无法从此站点抓取数据(使用 R)

时间:2021-03-17 19:47:39

标签: r web-scraping rselenium

我似乎无法确定与 RSelenium 一起使用的正确 css 选择器来返回任何数据。 该网站是:https://www.rbcroyalbank.com/investments/gic-rates.html

所需的数据是不可赎回的 GIC 利率,每年支付的利息(第二列):1、2、3、4、5、7、10

一些失败的努力

library("RSelenium")
library("rvest")
library("httr")
library("tidyverse")

remDr$navigate("https://www.rbcroyalbank.com/investments/gic-rates.html")
webElem <- remDr$findElement(using = "css selector", value = "tr:nth-child(7) .text-center:nth-child(2) div")


# OR

pg <- remDr$getPageSource()[[1]]
df <- tibble(Rates = pg %>% 
               read_html() %>% 
               html_nodes(xpath = '//tr[(((count(preceding-sibling::*) + 1) = 6) and parent::*)]//*[contains(concat( " ", @class, " " ), concat( " ", "text-center", " " )) and (((count(preceding-sibling::*) + 1) = 2) and parent::*)]//div') %>% 
               html_text())

1 个答案:

答案 0 :(得分:1)

下面是一个可能的解决方案。

#Library to scrape the infomration Version 1.7.7 (mandatory)
library(RSelenium) 
driver <- rsDriver(browser=c("firefox"), port = 4567L)

#Defines the client part.
remote_driver <- driver[["client"]]
remote_driver$navigate("https://www.rbcroyalbank.com/investments/gic-rates.html")
webElem <- remote_driver$findElement(using = "css selector", value = "#gic-nrg")$clickElement()
x<-remote_driver$findElement(using = "css selector", value = "#guaranteed-return-1 > div:nth-child(1) > table:nth-child(1)")
df<-read.table(text=gsub(' ', '\n', x$getElementText()), header=TRUE)
df[c(-1:-46),]

● **任务要求**: 用两句话概括上面这篇问答帖。

● **数据集**:
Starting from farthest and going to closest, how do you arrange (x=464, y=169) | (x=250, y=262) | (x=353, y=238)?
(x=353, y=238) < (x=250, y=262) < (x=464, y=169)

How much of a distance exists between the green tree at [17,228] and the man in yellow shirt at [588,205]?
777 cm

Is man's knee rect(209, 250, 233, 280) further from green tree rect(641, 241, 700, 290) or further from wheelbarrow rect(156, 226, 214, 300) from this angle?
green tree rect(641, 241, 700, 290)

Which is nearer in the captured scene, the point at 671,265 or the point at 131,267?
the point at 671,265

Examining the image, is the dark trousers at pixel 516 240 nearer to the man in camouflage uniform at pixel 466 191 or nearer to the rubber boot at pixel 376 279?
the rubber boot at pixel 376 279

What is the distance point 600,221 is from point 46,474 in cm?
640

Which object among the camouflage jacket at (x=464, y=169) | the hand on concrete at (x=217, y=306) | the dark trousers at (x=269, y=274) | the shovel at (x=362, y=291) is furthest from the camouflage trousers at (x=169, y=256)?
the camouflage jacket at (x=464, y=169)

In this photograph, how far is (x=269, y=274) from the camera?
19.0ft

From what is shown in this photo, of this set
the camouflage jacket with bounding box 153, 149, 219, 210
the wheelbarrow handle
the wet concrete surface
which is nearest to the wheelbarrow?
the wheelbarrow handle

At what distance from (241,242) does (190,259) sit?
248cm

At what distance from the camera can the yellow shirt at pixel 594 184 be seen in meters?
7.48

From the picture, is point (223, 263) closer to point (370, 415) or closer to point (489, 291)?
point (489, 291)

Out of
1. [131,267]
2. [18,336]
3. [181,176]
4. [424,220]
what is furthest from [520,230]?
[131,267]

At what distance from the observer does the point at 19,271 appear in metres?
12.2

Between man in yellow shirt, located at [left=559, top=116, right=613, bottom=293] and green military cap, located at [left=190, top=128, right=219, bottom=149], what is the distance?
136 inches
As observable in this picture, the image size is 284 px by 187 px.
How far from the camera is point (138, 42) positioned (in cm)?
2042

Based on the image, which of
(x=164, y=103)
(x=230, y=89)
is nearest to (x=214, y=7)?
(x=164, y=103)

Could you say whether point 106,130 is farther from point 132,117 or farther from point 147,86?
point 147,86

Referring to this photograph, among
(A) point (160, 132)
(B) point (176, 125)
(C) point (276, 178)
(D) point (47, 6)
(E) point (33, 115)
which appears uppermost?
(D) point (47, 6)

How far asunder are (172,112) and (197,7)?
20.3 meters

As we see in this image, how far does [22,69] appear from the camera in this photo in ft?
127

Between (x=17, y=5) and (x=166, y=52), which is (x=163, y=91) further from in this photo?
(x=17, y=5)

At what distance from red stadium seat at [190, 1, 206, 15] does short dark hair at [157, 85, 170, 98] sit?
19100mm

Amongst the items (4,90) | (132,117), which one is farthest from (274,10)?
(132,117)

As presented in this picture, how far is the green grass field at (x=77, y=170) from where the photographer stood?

● **任务作答**: 提问者无法确定在 RSelenium 中该用哪个 CSS 选择器,才能从 rbcroyalbank.com 的 GIC 利率页面取到不可赎回 GIC 每年付息那一列(第二列)的 1、2、3、4、5、7、10 年期利率。回答给出的方案是用 rsDriver 启动 Firefox 打开该页面,点击 #gic-nrg 元素,再用 CSS 选择器定位表格,并通过 read.table 把表格文本读入 R。